Greta Garbo and Clark Gable watch Edna May Oliver dancing to "The Lady in Red". Gable claps his ears instead of his hands. Gary Cooper walks by, attracting criticism from three monkeys, who say he is "pixilated" (from Mr. Deeds Goes to Town).

The next to perform are the Dionne quintuplets, who sing "My Old Man". Vélez and Weissmuller applaud, only for Weissmuller to pass out from fright as a mouse runs by, causing an annoyed Vélez to do the Tarzan yell and swing away with him. The woman chased by Harpo Marx is revealed to be Groucho Marx, causing Harpo to run away.

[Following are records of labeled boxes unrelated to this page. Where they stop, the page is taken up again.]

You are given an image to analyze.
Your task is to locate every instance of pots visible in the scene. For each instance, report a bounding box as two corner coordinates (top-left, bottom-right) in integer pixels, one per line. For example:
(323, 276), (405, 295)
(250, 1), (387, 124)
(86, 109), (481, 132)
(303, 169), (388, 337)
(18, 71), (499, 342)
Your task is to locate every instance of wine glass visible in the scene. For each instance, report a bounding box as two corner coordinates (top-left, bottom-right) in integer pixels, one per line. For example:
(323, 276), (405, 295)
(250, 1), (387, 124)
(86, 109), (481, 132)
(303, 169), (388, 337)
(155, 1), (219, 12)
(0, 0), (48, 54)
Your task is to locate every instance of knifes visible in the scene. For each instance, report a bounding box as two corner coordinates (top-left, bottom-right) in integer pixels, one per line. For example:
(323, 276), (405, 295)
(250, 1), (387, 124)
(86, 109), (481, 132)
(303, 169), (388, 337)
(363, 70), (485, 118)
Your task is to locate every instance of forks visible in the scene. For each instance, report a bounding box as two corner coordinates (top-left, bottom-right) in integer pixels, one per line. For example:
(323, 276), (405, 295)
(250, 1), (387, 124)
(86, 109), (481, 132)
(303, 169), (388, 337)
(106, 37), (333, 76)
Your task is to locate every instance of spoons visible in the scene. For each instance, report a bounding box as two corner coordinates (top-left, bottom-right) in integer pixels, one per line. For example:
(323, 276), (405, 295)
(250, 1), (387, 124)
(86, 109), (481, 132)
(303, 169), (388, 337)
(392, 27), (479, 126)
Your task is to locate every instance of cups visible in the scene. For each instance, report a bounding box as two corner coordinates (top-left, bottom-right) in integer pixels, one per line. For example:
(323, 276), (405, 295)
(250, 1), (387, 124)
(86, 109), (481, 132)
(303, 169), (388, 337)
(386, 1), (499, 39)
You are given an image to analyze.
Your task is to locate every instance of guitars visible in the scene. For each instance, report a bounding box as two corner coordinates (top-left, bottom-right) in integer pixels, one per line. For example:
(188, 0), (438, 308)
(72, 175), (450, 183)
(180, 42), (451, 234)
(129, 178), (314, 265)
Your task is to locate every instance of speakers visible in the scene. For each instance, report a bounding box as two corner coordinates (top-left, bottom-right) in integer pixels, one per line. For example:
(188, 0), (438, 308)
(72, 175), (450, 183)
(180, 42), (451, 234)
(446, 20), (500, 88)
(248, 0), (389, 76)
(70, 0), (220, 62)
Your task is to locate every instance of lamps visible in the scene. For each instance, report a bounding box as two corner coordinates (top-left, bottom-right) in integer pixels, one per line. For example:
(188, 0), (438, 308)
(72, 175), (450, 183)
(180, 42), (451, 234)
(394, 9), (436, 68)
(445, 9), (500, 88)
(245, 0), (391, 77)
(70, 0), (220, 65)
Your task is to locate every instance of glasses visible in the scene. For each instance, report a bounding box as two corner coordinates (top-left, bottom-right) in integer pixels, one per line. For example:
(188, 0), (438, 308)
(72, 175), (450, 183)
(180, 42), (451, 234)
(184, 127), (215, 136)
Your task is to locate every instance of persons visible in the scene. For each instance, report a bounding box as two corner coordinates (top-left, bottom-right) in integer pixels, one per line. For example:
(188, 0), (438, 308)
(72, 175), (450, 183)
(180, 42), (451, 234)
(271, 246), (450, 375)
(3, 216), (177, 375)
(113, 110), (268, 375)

A caricature of Helen Morgan sings "The Little Things You Used To Do" while crying on a piano. Wallace Beery is moved to tears, squeezing a banana like a tube onto a knife and consuming the fruit while continuing to shed tears. The camera shows Morgan crying again, before switching to Harpo wiping away his tears with a windshield wiper on his hat. Actors Edward G. Robinson and George Raft continue with their tough guy personas before giving up, bursting into sobs and embracing each other. The tears soon flood the nightclub as the tables float away, followed by turtle George Arliss rowing on his shell, Birdie bids the audience good night as the stage also floats away.

==Production==
Cartoonist T. Hee was hired for this short after Frank Tashlin saw his caricatures appearing in the San Francisco Examiner (particularly his caricatures of Greta Garbo and Clark Gable). Hee was then heavily in demand by the animation studios and was engaged by Walt Disney Productions, where he worked on the classic Mother Goose Goes Hollywood.

==Home media==
The short was released on disc 2 of the Looney Tunes Golden Collection: Volume 3 DVD set.